Refer to caption — Fig. 1: Column A, B and C shows the corresponding scores of Caption A, B and C given by different metrics. One cell is colored if the caption is favoured by a certain metric of this row.

On the other hand, the specificity in vision-focused captions may cause the failure of image caption specific metrics. In image captioning, attention has been drawn to the visible attributes of objects, along with their spatial relationships (e.g. A women in blue blouse sits at a table, with crinkled paper in her hand). Conversely in audio captioning, importance has been attached to auditory properties of events as well as their temporal connections (e.g. Young women speaking with crinkling noise). By this means, scene graph based metrics (e.g. SPICE [12]) are unlikely applicable to audio caption evaluation, in that object attributes and relations are seldom mentioned. It could be seen that SPICE even leaves a zero score on Caption A for its scene graph disjointness with reference, despite their semantic affinity.

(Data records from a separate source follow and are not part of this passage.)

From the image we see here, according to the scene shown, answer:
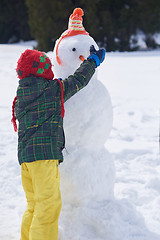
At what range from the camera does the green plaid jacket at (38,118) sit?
147 centimetres

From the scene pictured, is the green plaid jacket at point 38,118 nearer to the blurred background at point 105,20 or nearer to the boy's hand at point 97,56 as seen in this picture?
the boy's hand at point 97,56

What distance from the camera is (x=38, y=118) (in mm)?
1481

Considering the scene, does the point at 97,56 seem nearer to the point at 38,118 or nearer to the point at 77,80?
the point at 77,80

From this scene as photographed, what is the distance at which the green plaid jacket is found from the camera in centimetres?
147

Moreover, fluency issues like incomplete or inconsistent sentences are quite common in current generated captions. However, current metrics do not penalize, and sometimes even favour captions with these errors, so they can be easily gamed by systems exploiting the weakness. As shown in Fig 1, Caption C attaches three meaningless words to Caption B, which further increases its N-gram overlap with reference. Scores indicate that all N-gram overlap based metrics are cheated by this trick, while the others are indifferent, which is also incompetence.

Human evaluation is considered the golden standard in NLG tasks. However, by far there is no benchmark human judgments available for audio captioning. It has certainly caused difficulty in conducting fair comparisons on evaluation metrics. Therefore, we annotated the first two human evaluation benchmarks for audio captioning, based on the widely accepted AudioCaps [4] and Clotho [2] dataset. We experimented with two annotation protocols adopted from image captioning [11]: absolute rating and pairwise comparison. We find that absolute rating leads to poor inter-annotator agreement, and thus establish our final annotation based on pairwise comparison, resulting in the annotation of 3,421 pairs. We then benchmark current metrics, and find that metrics like BLEU₁ and SPICE perform no better than random guess on deciding a better generated caption in a pair.

To perform better audio caption evaluation, we explore the use of pre-trained model based metrics, including BERTScore [15] and BLEURT [16], and witness significant advantage over current methods. We also repurpose Sentence-BERT [17], which produces sentence embedding for similarity calculation and is mainly utilized for information retrieval, to perform caption evaluation (Fig 1, Last Row), and it surprisingly achieved the best performance. However, even methods with enhanced capability for capturing semantic relatedness can still fail to penalize fluency issues properly. We thus further propose Error Detector to recognize erroneous sentences and penalize them accordingly. We refer to the combined metric of Sentence-BERT and fluency penalty as Fluency ENhanced Sentence-bert Evaluation (FENSE), which significantly outperforms existing metrics.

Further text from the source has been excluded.